Ambitious production has deliberate sting
By Caitlin McGrane
For my money, The Taming of the Shrew is one of Shakespeare’s most challenging plays for modern audiences; it is difficult to reconcile what is essentially the story of a strong women being abused and subjugated into an emotional wreck with modern politics and female emancipation. Melbourne University’s Shakespeare Company’s production of the play is an ambitious undertaking that seeks to draw out the darkness beneath the humour that so often goes unnoticed and shine a bright and unflinching spotlight on domestic violence.
The story is that five suitors compete for the love of the two Minola sisters; one, Bianca (Bridie Pamment) is a mild-mannered ingénue, and the other Katerina (Amelia Burke) is ‘shrewish’ and tempestuous. Their mother has decreed that Bianca may only marry when Katerina is wed, which may prove a difficult task because she likes to shout at men and doesn’t consider any of them interesting enough to bother with (Katerina and I have this pastime in common).
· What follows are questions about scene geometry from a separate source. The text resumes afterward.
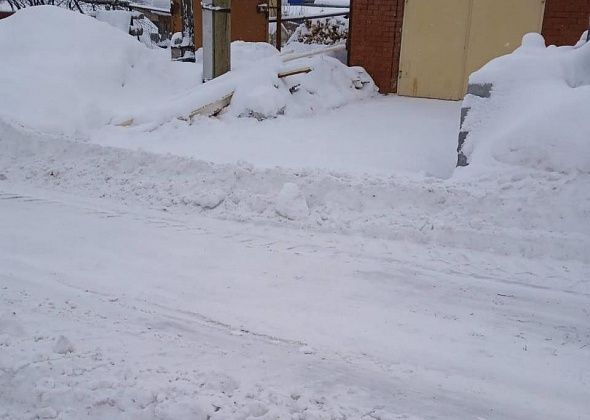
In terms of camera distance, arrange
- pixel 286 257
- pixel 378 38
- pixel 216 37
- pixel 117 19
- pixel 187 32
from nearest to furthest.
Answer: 1. pixel 286 257
2. pixel 216 37
3. pixel 187 32
4. pixel 378 38
5. pixel 117 19

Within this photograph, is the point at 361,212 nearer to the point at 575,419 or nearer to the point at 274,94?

The whole cast did an excellent job with a difficult text and an even more challenging brief. Shakespearean text is thorny, because each performer needs to be on the same page, feeding off other cast members, while delivering their own lines with vim and vigour. There were moments during the performance where the performers fell slightly short of this – acting well as individuals, but not quite forming a cohesive whole. Katerina and Petruchio (Lewis McDonald) worked well together, and I particularly enjoyed McDonald’s Australiana-inflected interpretation of the male protagonist.
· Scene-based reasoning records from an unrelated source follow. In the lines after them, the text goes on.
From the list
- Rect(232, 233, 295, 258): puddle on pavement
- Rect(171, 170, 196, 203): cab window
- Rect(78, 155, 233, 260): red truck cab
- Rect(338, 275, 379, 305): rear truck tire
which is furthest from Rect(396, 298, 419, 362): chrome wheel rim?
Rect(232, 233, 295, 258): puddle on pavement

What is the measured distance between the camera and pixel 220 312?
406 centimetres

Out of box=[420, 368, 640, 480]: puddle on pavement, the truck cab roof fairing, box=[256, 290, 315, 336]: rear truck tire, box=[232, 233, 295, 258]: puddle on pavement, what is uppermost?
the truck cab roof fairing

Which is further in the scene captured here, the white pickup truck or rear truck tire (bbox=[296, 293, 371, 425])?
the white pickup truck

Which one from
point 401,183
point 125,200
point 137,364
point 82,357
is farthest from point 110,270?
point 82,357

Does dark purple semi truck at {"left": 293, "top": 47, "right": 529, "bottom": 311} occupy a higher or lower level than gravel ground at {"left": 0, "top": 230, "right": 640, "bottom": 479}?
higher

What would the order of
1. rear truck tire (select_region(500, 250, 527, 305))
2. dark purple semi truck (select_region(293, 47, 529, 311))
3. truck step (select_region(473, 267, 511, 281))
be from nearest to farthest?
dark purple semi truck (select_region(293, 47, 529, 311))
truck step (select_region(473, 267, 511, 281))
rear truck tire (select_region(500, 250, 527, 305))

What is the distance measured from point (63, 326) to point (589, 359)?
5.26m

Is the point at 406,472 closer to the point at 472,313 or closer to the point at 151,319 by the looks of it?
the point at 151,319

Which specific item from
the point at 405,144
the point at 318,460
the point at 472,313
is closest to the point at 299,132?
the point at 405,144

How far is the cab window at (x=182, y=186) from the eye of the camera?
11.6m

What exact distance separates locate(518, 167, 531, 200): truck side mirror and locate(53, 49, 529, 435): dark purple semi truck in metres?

While the production was well directed by Fiona Spitzkowsky and Declan Mulcahy, I found the play overlong and tonally uneven in places when Katerina’s abuse became almost unbearable to watch. Certainly this kind of frankness can be a useful device, but in my mind modern audiences have seen abuse on stage and screen enough times to know what it looks like. It would moreover have been good to focus on one thing happening on stage at a time; sometimes it felt like Lucientio (Oscar Shaw) was in a play of his own creation. The minimalist set was well designed by Gabrielle Lewis, and the lighting (Jaiden Leeworthy) was used to great effect. Costume designer Bec Poynton also did a terrific job injecting modernity into the outfits referenced in the script.
I enjoyed the play more thinking about it after I left the theatre, when I could appreciate its creative ambitions. It will certainly be interesting to see what else the cast and crew go on to do.